### Selected excerpt
——————————

Musicologie Médiévale

Resources for medieval musicology and liturgy

To get the group going I am attaching two of my articles on medieval percussion. One of them is about the presence of frame drums in the hands of the Elders of the Apocalypse (in English), and the other is about the representations of female square and round frame drum players in Spanish medieval art (in Spanish).

In Tympano.pdf

Tympanistria Nostra.pdf

Views: 343

Replies to This Discussion

Thank you for sharing!

Thanks a lot! Did you write any essay about frame drums in Greek and Roman contexts?

Thank you for sharing the articles. Very interesting!

Dear Mirco,

I have written about Greek and Roman frame drums. Here is one article

https://www.academia.edu/11828756/Tympanum_tuum_Cybele_Pagan_Use_an...

The rest you can find in the first two chapters of my dissertation

https://www.academia.edu/7325880/Frame_Drums_in_the_Medieval_Iberia...

Thanks for your intrest

Thanks a lot! Very interesting!

——————————

### Extracted information
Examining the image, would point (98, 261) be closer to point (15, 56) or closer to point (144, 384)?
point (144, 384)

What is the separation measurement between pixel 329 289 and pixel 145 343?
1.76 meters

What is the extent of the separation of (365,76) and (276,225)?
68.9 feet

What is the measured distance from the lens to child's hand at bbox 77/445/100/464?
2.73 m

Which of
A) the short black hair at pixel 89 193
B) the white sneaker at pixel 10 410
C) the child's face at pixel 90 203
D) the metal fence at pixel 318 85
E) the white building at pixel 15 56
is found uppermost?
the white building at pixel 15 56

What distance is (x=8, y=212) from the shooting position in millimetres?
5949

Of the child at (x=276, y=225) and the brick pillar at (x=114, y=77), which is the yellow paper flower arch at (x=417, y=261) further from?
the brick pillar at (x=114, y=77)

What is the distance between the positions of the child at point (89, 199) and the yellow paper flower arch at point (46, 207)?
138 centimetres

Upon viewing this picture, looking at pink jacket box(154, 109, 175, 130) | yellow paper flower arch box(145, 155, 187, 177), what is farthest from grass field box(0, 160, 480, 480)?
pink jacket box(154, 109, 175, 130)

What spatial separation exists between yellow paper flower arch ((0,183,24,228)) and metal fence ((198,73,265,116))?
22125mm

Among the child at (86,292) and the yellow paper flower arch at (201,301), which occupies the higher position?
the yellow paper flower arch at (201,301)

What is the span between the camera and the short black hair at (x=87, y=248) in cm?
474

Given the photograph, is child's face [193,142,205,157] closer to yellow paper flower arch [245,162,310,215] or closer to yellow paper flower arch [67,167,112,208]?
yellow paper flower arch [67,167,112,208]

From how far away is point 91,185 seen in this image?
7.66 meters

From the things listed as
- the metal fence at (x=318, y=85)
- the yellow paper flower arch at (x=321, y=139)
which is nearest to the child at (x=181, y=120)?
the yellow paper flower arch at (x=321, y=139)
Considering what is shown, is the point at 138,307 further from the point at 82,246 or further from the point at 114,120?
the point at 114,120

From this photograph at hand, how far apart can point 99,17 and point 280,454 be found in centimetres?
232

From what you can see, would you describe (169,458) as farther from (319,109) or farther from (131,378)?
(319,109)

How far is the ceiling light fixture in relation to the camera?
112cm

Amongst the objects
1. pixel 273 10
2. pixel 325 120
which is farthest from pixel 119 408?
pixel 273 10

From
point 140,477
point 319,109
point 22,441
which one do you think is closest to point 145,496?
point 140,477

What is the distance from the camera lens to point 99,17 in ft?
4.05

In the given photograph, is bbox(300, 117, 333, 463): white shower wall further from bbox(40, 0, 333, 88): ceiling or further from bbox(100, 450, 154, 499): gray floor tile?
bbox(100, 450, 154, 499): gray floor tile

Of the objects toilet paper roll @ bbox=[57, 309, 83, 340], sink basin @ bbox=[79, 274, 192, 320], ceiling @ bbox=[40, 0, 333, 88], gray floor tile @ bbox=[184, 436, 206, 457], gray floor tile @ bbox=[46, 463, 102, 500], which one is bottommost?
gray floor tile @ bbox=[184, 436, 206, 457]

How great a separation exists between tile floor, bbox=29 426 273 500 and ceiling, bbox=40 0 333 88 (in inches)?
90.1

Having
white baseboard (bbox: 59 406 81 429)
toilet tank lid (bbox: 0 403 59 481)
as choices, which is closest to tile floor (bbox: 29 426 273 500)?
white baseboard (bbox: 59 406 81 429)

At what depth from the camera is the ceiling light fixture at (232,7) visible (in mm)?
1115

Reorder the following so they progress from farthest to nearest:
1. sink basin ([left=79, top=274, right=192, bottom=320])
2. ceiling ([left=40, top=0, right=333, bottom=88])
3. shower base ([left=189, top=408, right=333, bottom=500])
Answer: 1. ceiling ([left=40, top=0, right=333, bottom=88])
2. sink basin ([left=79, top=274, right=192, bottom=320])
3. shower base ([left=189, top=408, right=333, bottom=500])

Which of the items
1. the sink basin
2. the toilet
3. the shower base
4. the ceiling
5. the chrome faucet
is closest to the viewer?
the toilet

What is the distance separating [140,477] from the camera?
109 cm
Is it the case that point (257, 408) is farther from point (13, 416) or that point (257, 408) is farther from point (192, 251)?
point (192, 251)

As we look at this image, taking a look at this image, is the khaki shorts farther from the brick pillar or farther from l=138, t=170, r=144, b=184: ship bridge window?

——————————

### Requests
A – Answer these from the frame drum discussion, one line each:
(i) In which language is the article on female square and round frame drum players in Spanish medieval art written?
(ii) Whose hands hold frame drums in the other attached article?
(iii) Apart from the linked article, where can more writing on Greek and Roman frame drums be found?
B – List every file name and web address that appears in the frame drum discussion.
C – Quote the frame drum discussion between "Resources for medieval" and "art (in Spanish).", inclusive.

### Answers for the tasks
A –
(i) Spanish
(ii) The Elders of the Apocalypse
(iii) In the first two chapters of the dissertation

B –
In Tympano.pdf
Tympanistria Nostra.pdf
https://www.academia.edu/11828756/Tympanum_tuum_Cybele_Pagan_Use_an...
https://www.academia.edu/7325880/Frame_Drums_in_the_Medieval_Iberia...

C –
Resources for medieval musicology and liturgy

To get the group going I am attaching two of my articles on medieval percussion. One of them is about the presence of frame drums in the hands of the Elders of the Apocalypse (in English), and the other is about the representations of female square and round frame drum players in Spanish medieval art (in Spanish).